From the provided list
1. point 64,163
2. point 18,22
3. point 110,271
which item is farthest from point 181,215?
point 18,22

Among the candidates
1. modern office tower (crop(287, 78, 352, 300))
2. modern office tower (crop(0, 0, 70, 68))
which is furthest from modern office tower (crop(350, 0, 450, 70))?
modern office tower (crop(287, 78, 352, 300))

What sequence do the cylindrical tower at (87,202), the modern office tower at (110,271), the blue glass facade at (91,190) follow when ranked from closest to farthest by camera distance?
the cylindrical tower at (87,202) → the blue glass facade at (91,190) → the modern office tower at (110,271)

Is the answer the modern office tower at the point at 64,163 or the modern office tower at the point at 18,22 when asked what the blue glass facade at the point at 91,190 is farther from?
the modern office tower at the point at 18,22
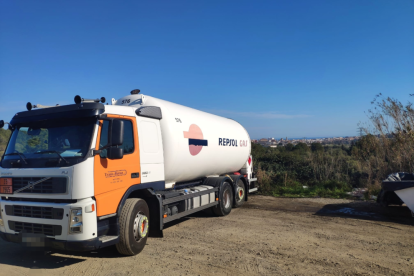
+++
- **Compito**:
Riporta fedelmente, per favore, tutte le voci qui sopra, riga per riga, tralasciando le immagini.

- **Risultato del compito**:
From the provided list
1. point 64,163
2. point 18,22
3. point 110,271
which item is farthest from point 181,215?
point 18,22

Among the candidates
1. modern office tower (crop(287, 78, 352, 300))
2. modern office tower (crop(0, 0, 70, 68))
which is furthest from modern office tower (crop(350, 0, 450, 70))?
modern office tower (crop(287, 78, 352, 300))

What sequence do the cylindrical tower at (87,202), the modern office tower at (110,271), the blue glass facade at (91,190) follow when ranked from closest to farthest by camera distance?
the cylindrical tower at (87,202) → the blue glass facade at (91,190) → the modern office tower at (110,271)

Is the answer the modern office tower at the point at 64,163 or the modern office tower at the point at 18,22 when asked what the blue glass facade at the point at 91,190 is farther from?
the modern office tower at the point at 18,22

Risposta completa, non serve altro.